## GIVEN EXERCISE:
Update the lines between the one containing "How far are" and the one containing "point (256, 64)?", inclusive, by replacing "spectator" with "onlooker". Reproduce only those lines, leaving everything else unchanged.

* start MATERIAL PROVIDED *

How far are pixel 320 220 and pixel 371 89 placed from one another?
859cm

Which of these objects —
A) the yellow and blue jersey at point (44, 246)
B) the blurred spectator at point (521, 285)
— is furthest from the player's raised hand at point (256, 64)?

* end MATERIAL PROVIDED *
* start MATERIAL PROVIDED *

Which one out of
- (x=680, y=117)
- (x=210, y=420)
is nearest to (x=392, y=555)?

* end MATERIAL PROVIDED *
* start MATERIAL PROVIDED *

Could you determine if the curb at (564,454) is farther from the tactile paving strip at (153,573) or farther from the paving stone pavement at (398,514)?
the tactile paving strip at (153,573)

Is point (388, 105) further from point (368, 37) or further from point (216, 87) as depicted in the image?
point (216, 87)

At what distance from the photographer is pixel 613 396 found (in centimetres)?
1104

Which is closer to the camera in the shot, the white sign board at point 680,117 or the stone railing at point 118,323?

* end MATERIAL PROVIDED *

## WRITTEN REPLY:
How far are pixel 320 220 and pixel 371 89 placed from one another?
859cm

Which of these objects —
A) the yellow and blue jersey at point (44, 246)
B) the blurred onlooker at point (521, 285)
— is furthest from the player's raised hand at point (256, 64)?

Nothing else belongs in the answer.